Если бы сейчас среди нас жил Гоголь, мы относились бы к нему так же, как большинство его современников: с жутью, с беспокойством и, вероятно, с неприязнью: непобедимой внутренней тревогой заражает этот, единственный в своем роде, человек: угрюмый, востроносый, с пронзительными глазами, больной и мнительный.
Источник этой тревоги - творческая мука, которою была жизнь Гоголя.
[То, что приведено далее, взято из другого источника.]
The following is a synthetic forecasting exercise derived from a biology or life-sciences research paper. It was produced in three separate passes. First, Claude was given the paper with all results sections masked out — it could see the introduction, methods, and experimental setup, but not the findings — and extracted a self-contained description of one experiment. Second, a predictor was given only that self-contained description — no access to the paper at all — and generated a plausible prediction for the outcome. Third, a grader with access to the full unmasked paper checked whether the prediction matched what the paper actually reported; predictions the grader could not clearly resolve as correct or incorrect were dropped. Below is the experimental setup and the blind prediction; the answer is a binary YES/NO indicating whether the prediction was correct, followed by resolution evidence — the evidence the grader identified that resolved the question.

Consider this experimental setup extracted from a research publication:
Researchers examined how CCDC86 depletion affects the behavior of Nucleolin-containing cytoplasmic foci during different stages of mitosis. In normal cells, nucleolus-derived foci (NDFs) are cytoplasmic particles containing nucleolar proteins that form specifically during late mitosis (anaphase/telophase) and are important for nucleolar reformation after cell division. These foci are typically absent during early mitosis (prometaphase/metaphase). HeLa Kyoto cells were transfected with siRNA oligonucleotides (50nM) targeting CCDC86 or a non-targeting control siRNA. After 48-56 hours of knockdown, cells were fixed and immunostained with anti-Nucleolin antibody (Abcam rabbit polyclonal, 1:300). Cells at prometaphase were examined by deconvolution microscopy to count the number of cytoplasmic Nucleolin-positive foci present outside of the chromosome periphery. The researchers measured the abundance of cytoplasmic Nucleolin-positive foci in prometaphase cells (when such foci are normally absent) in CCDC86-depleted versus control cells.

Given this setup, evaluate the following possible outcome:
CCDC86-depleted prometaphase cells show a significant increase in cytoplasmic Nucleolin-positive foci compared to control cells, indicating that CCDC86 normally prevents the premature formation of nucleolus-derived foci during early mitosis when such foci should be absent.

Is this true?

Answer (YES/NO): YES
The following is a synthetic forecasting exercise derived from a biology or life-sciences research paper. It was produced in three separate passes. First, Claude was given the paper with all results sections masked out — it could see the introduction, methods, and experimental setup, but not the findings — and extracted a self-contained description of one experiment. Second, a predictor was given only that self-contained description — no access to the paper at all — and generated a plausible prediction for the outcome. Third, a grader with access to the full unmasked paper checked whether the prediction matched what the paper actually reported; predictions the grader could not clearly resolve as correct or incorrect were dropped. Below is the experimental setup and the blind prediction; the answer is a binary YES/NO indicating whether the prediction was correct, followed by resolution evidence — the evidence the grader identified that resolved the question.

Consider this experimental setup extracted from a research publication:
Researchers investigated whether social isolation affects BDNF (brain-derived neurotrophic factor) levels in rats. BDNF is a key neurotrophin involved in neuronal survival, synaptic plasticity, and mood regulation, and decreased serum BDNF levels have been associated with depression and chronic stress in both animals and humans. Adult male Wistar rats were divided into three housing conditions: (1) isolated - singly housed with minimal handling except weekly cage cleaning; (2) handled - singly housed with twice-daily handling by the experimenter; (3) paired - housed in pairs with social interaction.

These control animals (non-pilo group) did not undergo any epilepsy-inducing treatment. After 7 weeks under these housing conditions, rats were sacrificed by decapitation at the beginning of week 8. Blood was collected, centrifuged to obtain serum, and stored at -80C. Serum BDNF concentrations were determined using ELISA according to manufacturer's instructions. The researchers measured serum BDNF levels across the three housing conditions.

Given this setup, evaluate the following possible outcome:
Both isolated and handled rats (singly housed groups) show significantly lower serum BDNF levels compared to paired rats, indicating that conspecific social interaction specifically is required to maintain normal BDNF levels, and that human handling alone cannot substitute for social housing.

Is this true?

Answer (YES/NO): NO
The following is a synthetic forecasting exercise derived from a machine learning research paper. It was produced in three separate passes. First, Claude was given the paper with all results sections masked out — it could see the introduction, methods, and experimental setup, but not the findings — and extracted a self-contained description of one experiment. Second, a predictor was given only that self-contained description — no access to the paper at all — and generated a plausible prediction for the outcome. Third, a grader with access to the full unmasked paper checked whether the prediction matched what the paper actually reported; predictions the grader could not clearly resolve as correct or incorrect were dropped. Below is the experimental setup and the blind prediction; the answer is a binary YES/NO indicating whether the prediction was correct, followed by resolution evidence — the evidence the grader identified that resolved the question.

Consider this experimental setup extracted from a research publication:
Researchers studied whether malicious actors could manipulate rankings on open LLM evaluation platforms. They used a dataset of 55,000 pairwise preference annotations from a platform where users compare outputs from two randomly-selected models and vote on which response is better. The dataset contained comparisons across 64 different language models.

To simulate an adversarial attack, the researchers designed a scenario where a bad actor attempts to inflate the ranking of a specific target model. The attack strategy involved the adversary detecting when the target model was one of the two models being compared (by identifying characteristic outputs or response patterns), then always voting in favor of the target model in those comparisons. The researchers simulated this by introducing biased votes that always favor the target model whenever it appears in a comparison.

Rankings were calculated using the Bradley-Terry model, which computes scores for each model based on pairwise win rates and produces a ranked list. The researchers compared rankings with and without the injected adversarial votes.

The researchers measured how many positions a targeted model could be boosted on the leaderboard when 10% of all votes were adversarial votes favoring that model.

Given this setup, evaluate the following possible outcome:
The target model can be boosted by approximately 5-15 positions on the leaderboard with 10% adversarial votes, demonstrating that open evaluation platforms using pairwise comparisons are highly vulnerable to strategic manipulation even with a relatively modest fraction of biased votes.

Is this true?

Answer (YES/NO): NO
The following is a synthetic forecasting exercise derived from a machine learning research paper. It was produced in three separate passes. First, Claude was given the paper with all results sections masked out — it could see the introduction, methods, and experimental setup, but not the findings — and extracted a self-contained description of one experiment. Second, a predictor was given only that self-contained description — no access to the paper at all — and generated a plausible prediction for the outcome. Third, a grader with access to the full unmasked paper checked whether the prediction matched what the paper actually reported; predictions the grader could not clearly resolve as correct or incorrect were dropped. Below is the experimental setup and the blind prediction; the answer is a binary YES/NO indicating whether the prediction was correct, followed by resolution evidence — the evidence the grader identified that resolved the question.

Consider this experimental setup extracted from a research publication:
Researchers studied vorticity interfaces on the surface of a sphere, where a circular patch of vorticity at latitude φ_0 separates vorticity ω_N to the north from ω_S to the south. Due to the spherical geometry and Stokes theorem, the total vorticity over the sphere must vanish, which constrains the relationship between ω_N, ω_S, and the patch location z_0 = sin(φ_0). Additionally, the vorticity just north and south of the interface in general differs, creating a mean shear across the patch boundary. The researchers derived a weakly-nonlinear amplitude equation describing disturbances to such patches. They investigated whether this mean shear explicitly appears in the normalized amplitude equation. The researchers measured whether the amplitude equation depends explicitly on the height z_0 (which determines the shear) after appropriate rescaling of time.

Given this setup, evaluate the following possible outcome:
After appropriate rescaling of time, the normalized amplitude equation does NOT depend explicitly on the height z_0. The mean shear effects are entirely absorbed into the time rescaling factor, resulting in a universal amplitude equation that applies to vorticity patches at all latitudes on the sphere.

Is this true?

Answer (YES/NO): YES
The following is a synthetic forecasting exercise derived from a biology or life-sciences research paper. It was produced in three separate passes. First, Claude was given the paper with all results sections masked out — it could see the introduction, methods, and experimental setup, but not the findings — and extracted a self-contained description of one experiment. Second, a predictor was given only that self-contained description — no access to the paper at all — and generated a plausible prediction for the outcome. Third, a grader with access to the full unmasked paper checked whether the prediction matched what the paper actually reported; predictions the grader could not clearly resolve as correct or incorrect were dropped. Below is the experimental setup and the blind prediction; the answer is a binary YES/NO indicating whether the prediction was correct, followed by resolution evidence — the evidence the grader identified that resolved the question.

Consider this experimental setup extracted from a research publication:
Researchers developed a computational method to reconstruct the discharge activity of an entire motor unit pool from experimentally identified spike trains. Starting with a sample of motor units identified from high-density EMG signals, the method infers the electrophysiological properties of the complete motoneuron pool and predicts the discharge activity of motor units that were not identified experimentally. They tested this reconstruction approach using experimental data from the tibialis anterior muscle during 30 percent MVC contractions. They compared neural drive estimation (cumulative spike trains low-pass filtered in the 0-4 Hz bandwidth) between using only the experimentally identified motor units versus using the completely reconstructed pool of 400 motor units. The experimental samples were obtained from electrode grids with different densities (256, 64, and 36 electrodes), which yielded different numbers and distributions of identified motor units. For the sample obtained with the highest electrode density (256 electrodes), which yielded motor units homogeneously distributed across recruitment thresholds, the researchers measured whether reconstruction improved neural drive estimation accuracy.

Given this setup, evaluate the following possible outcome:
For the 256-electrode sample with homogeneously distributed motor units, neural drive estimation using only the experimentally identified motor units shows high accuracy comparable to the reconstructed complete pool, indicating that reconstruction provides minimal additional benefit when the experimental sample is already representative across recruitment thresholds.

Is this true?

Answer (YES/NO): YES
Отрекшийся от прелести мира и от женской любви, человек этот сам, как женщина, носил под сердцем плод: существо, мрачно сосредоточенное и безучастное ко всему, кроме одного; не существо, не человек почти, а как бы один обнаженный слух, отверстый лишь для того, чтобы слышать медленные движения, потягивания ребенка.
Едва ли встреча с Гоголем могла быть милой, приятельской встречей: в нем можно было легко почувствовать старого врага; душа его гляделась в другую душу мутными очами старого мира; отшатнуться от него было легко.
Только способный к восприятию нового в высшей мере мог различить в нем новый, нерожденный мир, который надлежало Гоголю явить людям.
Заглянувшему в новый мир Гоголя, верно надолго "становился как-то скучным разумный возраст человека".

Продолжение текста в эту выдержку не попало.